I have a line segment $\overline{AB}$, with endpoints $(x_1,y_1)$ and $(x_2,y_2)$. Drawing any function $f(x)$through those 2 points, the function must have an average velocity over $[x_1,x_2]$ of $\frac{y_2-y_1}{x_2-x_1}$. However, the area bounded by the line and $f(x)$ can vary greatly, and what I'm trying to find is the relationship between $f'(x)$ and that area. I'm not sure about how to formally express this next part, but as the average velocity of both the line and function over $[x_1,x_2]$ is the same, the average of the sum of the values of $f'(x)$ at all the infinite points on $f(x)$ over the domain $[x_1,x_2]$ will be the same as the average of the sum of the slope/value of the line's derivative at all the infinite points the line in the domain $[x_1,x_2]$. However, the actual values of $f'(x)$ could vary significantly. Visually, it appears the greater the greatest y-value of $f'(x)$ over $[x_1,x_2]$, the greater the area if $f(x)$ has no stationary points in the domain $[x_1,x_2]$. For example, with the line segment with endpoints $(0,0)$ and $(2,4)$, and the function $f(x)=x^\frac{3}{2}*\sqrt{2}$, the area bounded by $y=2x$ and $f(x)$ is $\frac{16-2\sqrt{2}}{5}$, and the greatest y-value of $f'(x)$ over $[1,2]$ is 3. If $f(x)=\frac{x^3}{2}$, then the area bounded is 4, and the greatest y-value of $f'(x)$ over $[0,2]$ is 6.

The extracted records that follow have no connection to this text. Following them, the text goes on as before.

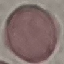
Summary:
  - Result: no malaria parasites seen
  - Stain: Giemsa
  - Image type: automatically extracted cell patch, resized to 64 × 64 pixels
  - Capture: smartphone through the microscope eyepiece
  - Preparation: thin smear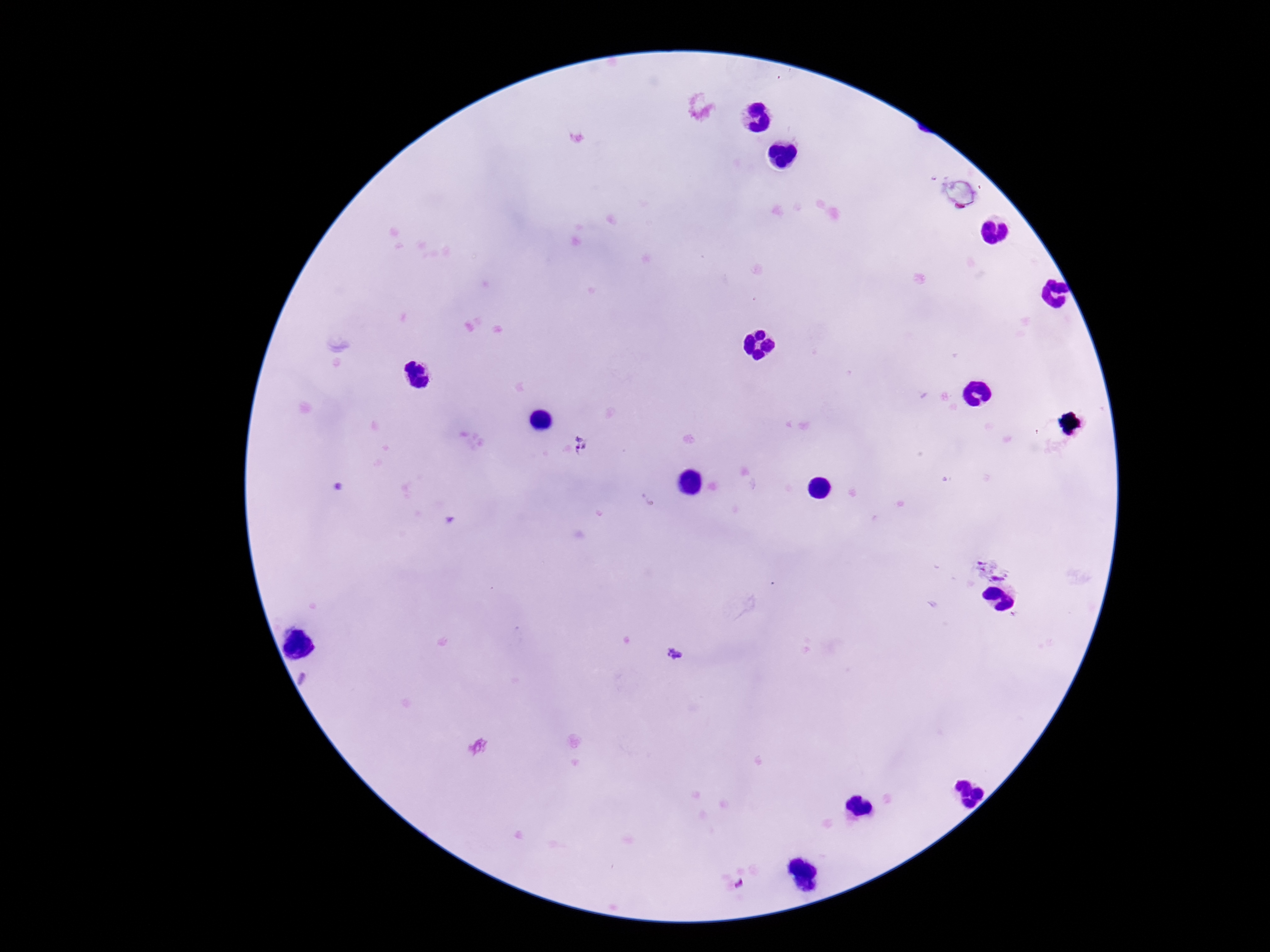

Approximate centers as [x, y] in pixels.
Summary:
  - Plasmodium parasite locations: [583, 446], [674, 655]
  - Preparation: thick blood smear
  - Stain: Giemsa
  - Capture: smartphone camera through the microscope eyepiece
  - Image size: 1270×952 pixels
  - Magnification: 100x
  - Field of view: single
  - Patient malaria status: positive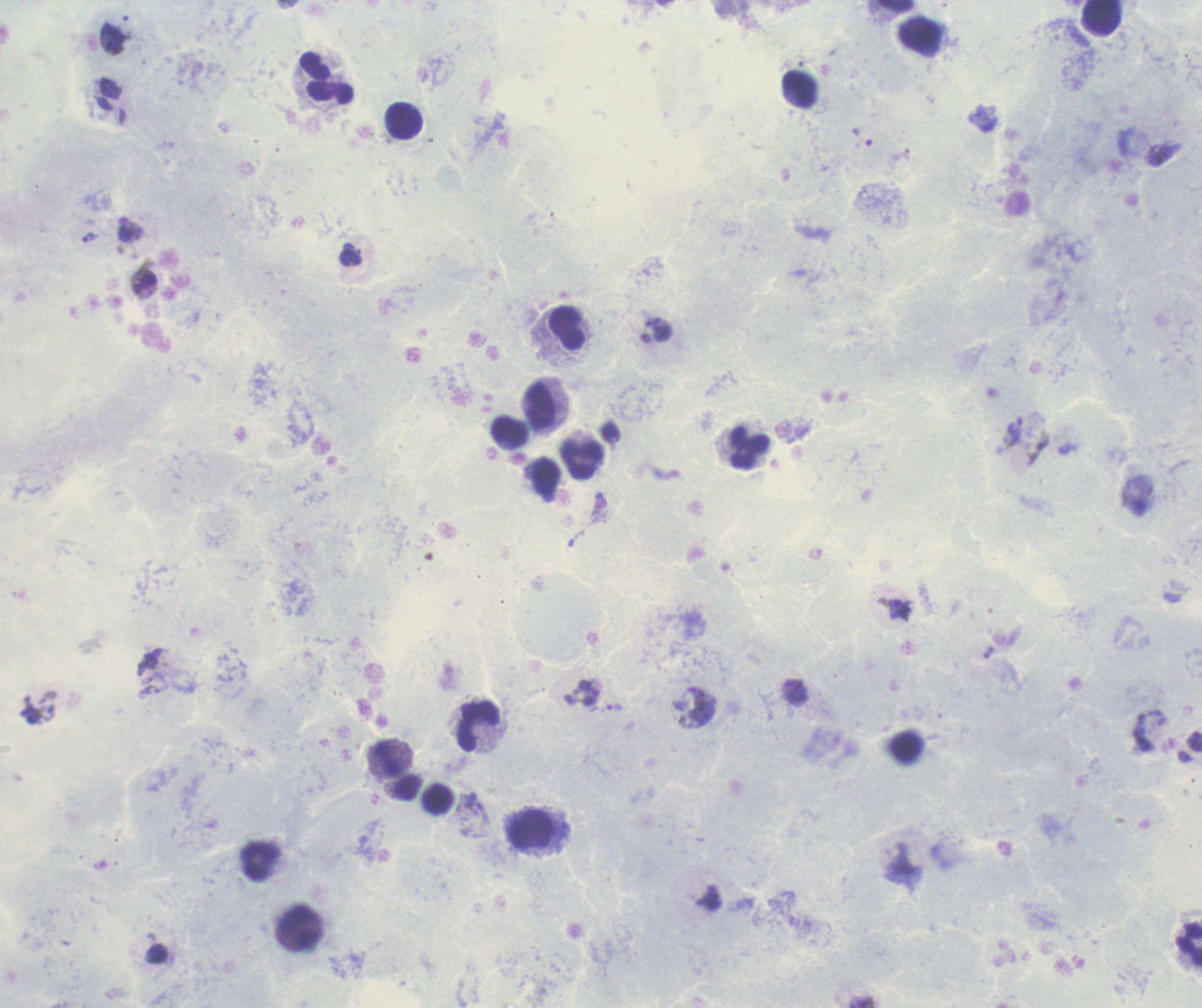
Approximate centers as (x, y) in pixels. Trophozoite locations: (862, 136), (89, 238), (598, 504), (988, 652), (614, 708), (474, 808). Leukocyte locations: (326, 78), (799, 89), (404, 121), (567, 329), (541, 407), (510, 431), (750, 448), (582, 460), (479, 728), (386, 759), (531, 830), (260, 861), (298, 926), (1189, 945). Thick smear of blood. One field from this slide. Background quality: poor. Image is 1202×1008 pixels. Romanowsky stain. Previously used in an actual diagnosis. Result: Plasmodium parasites identified. Coloration quality: good. Captured at 100x magnification.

Am I correct in saying that the greater the greatest y-value of $f'(x)$ over $[x_1,x_2]$, the greater the area bounded, if $f(x)$ does not have stationary points in the domain $[x_1,x_2]$? And if so, does there exist a relation that, given a line segment over $[x_1,x_2]$, can give the area bounded by the line segment and $f(x)$, given only the greatest y-value of $f'(x)$ over $[x_1,x_2]$?
Thanks to David K for answering the above questions. I only have one last question: I am aware of how to actually find the exact area, but, is there some general correlation that can be drawn between some property of the derivative, and the area? Which is to say, using no calculus methods, can one draw any conclusions about the area given the equation of the derivative? Or even given the actual function?
I also have no idea what tags I should use on this, so I would appreciate it too if someone could put on the right tags.
Best Answer
Let $(x_1,y_1) = (0,0)$ and $(x_2,y_2) = (\pi,2\pi).$ Let $f(x) = 2x + \sin x.$ Then $f'(x) = 2 + \cos x$ and the maximum value of $f'(x)$ on $[x_1,x_2]$ is $f'(0) = 3.$
Now let $g(x) = 2x + \sin^2 x.$ Then $g'(x) = 2 + \sin (2x)$ and the maximum value of $g'(x)$ on $[x_1,x_2]$ is $g'(\frac\pi4) = 3.$
These are two functions between the same two endpoints on the same interval with the same maximum value of the derivative. But the area between the segment and $f(x)$ is $2$ while the area between the segment and $g(x)$ is $\frac\pi2.$
Let $h(x) = 2x + \frac54 \sin^2 x.$ Now $h'(\frac\pi4) = \frac{13}4,$ which is greater than the maximum value of $f'.$ But the area between the line segment and $h(x)$ is just $\frac{5\pi}{8},$ which is less than the area between the segment and $f(x)$ (which is $2$).
So no, you cannot tell much about the area under the curve just by looking at the greatest value of $f'(x).$ In particular it is not true that a greater maximum value of $f'(x)$ means a greater area bounded by the curve and the line segment.
Of course, there is a relationship between $f'$ and the area enclosed by the graph of $f$ and the segment. The relationship is guaranteed by the Fundamental Theorem of Calculus. Find the indefinite integral of $f'$ and set the constant of integration to select the antiderivative that passes through $(x_1,y_1).$ Now you have recovered $f$ and can use the integral of $f$ to find the area enclosed between the segment and the graph of $f.$
The key thing is that the value of a function (such as $f'$) at a single point gives you only limited information about the integral of the function, even if that single point is chosen to be the the maximum value of that function. And when you ask about the area enclosed by $f$ and a line segment, you're asking something about the integral of the integral of $f'.$